**TASK OBJECTIVE:** Copy, word for word, the rows from the line containing "Looking at this photo, does" through the end of the rows.
----- DATA EXCERPTS -----
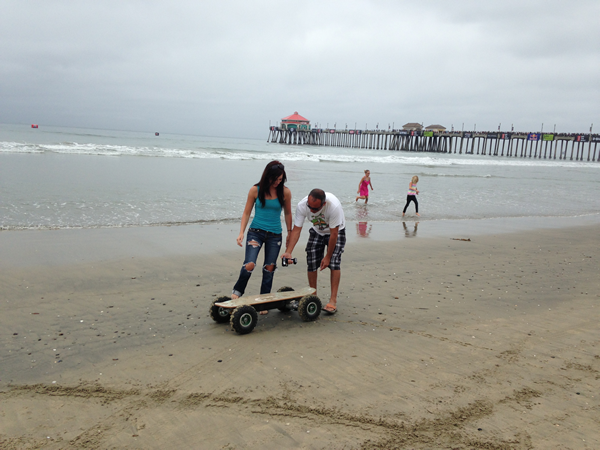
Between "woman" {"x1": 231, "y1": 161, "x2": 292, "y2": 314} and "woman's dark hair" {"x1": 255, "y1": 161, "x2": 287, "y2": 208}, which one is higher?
"woman's dark hair" {"x1": 255, "y1": 161, "x2": 287, "y2": 208}

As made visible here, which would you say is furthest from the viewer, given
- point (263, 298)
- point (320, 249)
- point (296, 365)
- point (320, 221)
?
point (320, 249)

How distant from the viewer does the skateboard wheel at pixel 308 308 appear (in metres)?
4.69

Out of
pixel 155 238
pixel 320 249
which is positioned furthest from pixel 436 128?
pixel 320 249

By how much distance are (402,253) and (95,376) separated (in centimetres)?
605

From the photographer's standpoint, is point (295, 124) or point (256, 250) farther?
point (295, 124)

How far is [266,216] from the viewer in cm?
465

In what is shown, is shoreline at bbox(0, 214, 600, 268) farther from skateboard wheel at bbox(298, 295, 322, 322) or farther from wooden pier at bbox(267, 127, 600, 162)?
wooden pier at bbox(267, 127, 600, 162)

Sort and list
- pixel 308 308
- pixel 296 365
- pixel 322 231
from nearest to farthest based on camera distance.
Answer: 1. pixel 296 365
2. pixel 308 308
3. pixel 322 231

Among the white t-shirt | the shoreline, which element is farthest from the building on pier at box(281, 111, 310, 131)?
the white t-shirt

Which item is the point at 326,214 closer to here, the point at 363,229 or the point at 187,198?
the point at 363,229

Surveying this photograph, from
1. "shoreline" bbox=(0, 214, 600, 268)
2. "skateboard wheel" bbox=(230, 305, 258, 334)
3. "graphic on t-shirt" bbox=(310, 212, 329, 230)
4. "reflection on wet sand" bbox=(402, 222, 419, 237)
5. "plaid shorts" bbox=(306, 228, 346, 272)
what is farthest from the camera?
"reflection on wet sand" bbox=(402, 222, 419, 237)

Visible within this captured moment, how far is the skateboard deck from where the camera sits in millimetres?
4391

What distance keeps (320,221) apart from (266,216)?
2.06ft

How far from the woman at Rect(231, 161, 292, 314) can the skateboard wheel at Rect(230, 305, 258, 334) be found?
13.8 inches
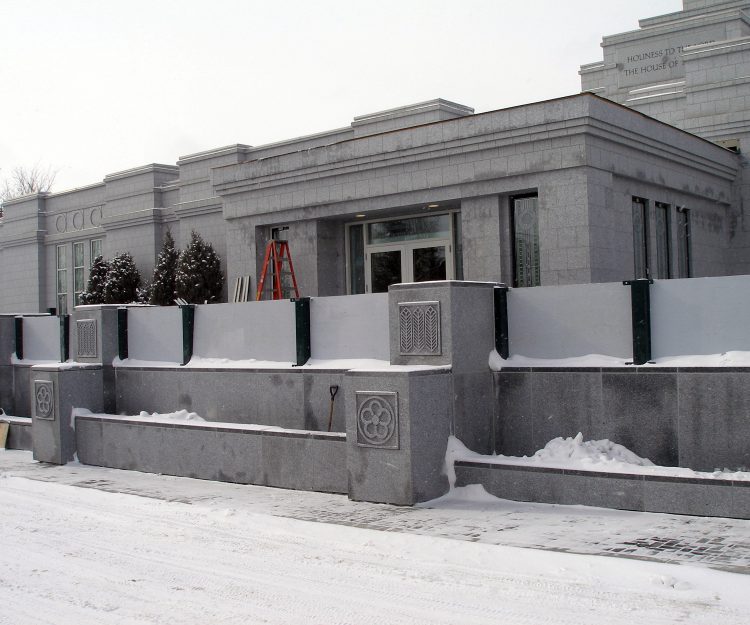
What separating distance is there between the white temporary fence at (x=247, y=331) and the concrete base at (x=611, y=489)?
3551 mm

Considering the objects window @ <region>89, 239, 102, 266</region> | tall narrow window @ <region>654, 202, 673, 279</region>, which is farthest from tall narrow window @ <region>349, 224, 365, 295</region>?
window @ <region>89, 239, 102, 266</region>

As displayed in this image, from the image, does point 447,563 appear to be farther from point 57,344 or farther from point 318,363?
point 57,344

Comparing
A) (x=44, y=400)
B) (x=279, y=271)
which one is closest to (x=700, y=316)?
(x=44, y=400)

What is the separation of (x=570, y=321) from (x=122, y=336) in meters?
7.77

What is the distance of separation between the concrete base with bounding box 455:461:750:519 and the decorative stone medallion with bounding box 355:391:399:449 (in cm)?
86

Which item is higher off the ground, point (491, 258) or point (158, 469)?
point (491, 258)

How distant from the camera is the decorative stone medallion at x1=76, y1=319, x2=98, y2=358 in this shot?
14.2m

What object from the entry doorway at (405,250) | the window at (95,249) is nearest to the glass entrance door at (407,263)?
the entry doorway at (405,250)

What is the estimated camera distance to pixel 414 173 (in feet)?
54.4

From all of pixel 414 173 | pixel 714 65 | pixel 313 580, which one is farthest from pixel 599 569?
pixel 714 65

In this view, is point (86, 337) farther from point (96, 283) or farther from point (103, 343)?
point (96, 283)

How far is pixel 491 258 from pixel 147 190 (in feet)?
56.6

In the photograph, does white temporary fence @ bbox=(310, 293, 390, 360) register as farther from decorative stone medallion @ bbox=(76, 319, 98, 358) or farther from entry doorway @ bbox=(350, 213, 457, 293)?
entry doorway @ bbox=(350, 213, 457, 293)

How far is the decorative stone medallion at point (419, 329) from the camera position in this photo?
9.73 meters
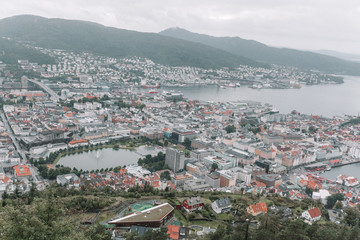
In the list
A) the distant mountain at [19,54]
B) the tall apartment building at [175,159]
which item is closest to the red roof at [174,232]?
the tall apartment building at [175,159]

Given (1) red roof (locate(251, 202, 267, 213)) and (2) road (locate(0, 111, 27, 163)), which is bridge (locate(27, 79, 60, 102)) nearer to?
(2) road (locate(0, 111, 27, 163))

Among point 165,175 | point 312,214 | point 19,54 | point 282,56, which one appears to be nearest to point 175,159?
point 165,175

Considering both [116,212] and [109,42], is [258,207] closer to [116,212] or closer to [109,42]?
[116,212]

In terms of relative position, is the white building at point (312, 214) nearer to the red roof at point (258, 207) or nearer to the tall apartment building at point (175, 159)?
the red roof at point (258, 207)

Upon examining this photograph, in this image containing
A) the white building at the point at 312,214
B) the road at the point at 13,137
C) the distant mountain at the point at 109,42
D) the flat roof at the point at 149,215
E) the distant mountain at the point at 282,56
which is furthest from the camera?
the distant mountain at the point at 282,56

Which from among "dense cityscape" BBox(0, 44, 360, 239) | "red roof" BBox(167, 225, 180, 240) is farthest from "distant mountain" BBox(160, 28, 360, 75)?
"red roof" BBox(167, 225, 180, 240)

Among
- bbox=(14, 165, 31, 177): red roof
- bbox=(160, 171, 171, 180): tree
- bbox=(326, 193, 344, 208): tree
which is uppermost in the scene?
bbox=(14, 165, 31, 177): red roof
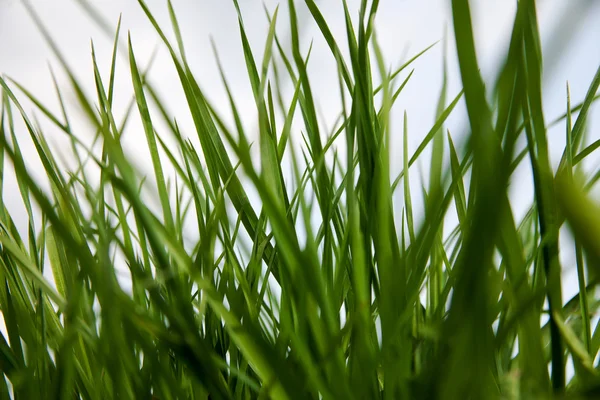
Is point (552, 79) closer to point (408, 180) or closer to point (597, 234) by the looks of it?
point (597, 234)

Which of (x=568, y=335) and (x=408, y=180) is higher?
(x=408, y=180)

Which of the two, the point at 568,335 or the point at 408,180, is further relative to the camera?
the point at 408,180

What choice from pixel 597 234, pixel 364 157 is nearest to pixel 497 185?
pixel 597 234

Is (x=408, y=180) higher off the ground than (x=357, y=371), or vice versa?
(x=408, y=180)

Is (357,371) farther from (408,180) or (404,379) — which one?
(408,180)

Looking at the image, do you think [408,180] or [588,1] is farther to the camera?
[408,180]

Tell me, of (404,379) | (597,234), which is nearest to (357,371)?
(404,379)

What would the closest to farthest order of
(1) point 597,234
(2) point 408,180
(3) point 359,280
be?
(1) point 597,234, (3) point 359,280, (2) point 408,180

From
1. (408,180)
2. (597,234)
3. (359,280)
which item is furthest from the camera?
(408,180)
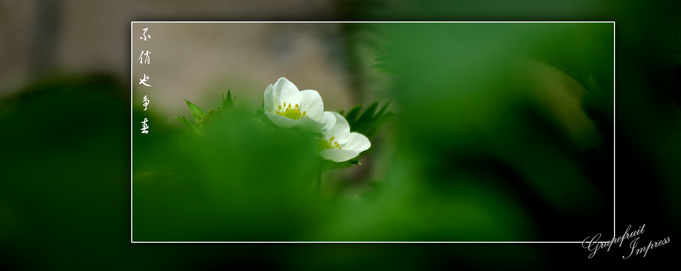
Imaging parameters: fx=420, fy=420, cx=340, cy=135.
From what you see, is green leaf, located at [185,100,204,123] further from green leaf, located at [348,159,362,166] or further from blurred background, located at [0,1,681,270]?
green leaf, located at [348,159,362,166]

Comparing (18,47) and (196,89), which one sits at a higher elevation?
(18,47)

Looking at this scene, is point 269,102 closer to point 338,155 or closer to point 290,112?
point 290,112

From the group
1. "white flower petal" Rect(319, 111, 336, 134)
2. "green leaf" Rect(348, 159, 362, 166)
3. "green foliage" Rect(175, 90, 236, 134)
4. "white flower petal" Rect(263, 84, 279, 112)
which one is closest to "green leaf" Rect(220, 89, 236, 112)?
"green foliage" Rect(175, 90, 236, 134)

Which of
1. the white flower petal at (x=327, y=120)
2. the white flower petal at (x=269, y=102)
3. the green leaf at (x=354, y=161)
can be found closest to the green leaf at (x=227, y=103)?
the white flower petal at (x=269, y=102)

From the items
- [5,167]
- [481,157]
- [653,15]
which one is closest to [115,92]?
[5,167]

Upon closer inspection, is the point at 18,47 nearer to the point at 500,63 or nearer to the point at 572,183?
the point at 500,63

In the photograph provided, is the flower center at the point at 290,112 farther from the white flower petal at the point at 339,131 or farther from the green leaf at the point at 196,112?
the green leaf at the point at 196,112
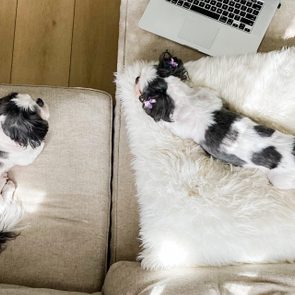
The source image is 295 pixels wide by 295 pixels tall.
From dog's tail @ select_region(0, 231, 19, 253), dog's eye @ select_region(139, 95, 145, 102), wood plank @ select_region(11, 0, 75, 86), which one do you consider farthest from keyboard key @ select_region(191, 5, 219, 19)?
dog's tail @ select_region(0, 231, 19, 253)

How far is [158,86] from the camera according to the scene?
157 cm

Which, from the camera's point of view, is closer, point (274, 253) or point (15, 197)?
point (274, 253)

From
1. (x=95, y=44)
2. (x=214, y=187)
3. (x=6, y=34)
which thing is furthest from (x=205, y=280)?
(x=6, y=34)

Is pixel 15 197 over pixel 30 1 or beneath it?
beneath

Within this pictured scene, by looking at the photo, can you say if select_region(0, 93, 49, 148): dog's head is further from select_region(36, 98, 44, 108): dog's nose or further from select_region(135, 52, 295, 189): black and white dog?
select_region(135, 52, 295, 189): black and white dog

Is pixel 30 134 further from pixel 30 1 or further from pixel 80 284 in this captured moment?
pixel 30 1

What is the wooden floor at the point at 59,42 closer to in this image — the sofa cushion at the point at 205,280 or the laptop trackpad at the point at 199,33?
the laptop trackpad at the point at 199,33

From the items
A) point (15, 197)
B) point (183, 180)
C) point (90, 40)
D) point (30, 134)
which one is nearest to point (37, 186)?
point (15, 197)

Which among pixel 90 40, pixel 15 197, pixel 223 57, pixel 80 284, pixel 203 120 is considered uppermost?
pixel 223 57

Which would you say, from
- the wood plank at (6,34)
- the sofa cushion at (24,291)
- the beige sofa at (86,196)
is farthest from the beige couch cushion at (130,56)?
the wood plank at (6,34)

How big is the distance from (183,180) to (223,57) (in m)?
0.43

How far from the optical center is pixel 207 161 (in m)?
1.50

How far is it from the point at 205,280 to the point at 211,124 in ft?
1.61

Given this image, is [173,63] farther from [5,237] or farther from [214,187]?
[5,237]
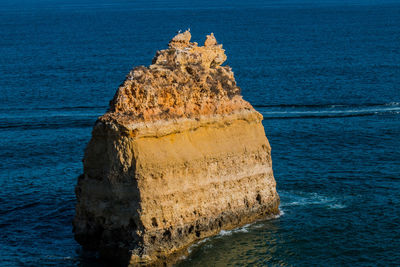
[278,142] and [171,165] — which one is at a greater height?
[171,165]

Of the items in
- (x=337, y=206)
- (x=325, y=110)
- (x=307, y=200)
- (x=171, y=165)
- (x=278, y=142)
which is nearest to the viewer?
(x=171, y=165)

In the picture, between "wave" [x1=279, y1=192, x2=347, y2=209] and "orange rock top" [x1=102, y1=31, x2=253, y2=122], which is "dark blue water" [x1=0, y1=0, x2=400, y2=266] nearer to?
"wave" [x1=279, y1=192, x2=347, y2=209]

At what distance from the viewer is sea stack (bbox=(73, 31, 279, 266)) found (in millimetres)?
36562

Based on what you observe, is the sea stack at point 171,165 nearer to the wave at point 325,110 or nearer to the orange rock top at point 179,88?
the orange rock top at point 179,88

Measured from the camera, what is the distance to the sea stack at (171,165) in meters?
36.6

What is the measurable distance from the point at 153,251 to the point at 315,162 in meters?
23.6

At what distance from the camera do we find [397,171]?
53.9m

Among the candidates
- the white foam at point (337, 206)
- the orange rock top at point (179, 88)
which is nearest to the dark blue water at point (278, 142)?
the white foam at point (337, 206)

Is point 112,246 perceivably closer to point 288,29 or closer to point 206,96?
point 206,96

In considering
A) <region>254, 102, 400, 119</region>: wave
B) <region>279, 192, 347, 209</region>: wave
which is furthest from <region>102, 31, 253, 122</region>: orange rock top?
<region>254, 102, 400, 119</region>: wave

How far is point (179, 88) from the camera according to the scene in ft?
129

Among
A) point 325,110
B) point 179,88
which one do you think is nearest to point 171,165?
point 179,88

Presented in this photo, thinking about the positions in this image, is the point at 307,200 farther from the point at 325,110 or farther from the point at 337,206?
the point at 325,110

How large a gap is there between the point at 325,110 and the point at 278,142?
16.5 m
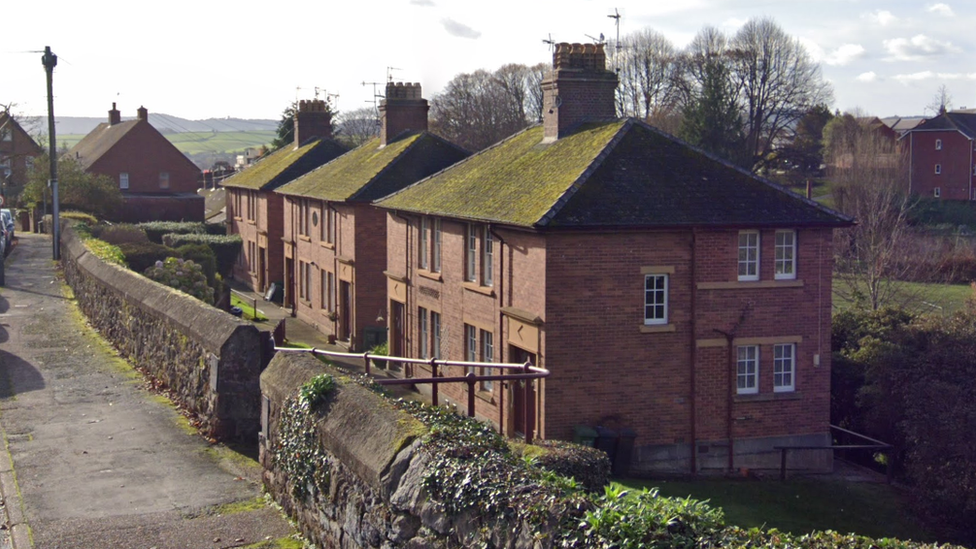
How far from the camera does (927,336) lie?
25.3 meters

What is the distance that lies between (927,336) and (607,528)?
2243cm

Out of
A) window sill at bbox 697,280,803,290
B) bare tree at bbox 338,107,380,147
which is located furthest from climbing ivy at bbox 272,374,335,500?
bare tree at bbox 338,107,380,147

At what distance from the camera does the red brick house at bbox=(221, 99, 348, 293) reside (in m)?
49.9

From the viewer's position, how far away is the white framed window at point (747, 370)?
77.0ft

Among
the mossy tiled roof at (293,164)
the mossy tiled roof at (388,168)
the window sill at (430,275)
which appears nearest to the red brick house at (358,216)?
the mossy tiled roof at (388,168)

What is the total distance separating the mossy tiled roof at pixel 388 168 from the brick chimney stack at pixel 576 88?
407 inches

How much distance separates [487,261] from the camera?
81.8ft

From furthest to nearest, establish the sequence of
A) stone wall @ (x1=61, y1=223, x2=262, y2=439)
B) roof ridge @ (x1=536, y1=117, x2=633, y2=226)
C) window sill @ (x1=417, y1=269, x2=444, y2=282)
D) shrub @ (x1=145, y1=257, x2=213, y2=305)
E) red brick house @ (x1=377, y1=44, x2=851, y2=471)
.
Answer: window sill @ (x1=417, y1=269, x2=444, y2=282)
shrub @ (x1=145, y1=257, x2=213, y2=305)
red brick house @ (x1=377, y1=44, x2=851, y2=471)
roof ridge @ (x1=536, y1=117, x2=633, y2=226)
stone wall @ (x1=61, y1=223, x2=262, y2=439)

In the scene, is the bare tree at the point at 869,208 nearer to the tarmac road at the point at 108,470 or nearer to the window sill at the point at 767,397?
the window sill at the point at 767,397

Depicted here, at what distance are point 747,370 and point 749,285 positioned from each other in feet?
6.70

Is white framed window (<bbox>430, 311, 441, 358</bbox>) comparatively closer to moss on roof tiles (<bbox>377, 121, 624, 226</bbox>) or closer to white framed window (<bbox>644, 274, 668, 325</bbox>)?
moss on roof tiles (<bbox>377, 121, 624, 226</bbox>)

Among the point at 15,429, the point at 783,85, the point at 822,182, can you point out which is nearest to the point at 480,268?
the point at 15,429

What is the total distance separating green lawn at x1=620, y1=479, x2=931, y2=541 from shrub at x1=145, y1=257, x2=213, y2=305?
453 inches

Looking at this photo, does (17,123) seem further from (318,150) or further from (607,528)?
(607,528)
-----
**RESPONSE:**
Looking at this photo, does (17,123) seem further from (318,150) or further from (607,528)?
(607,528)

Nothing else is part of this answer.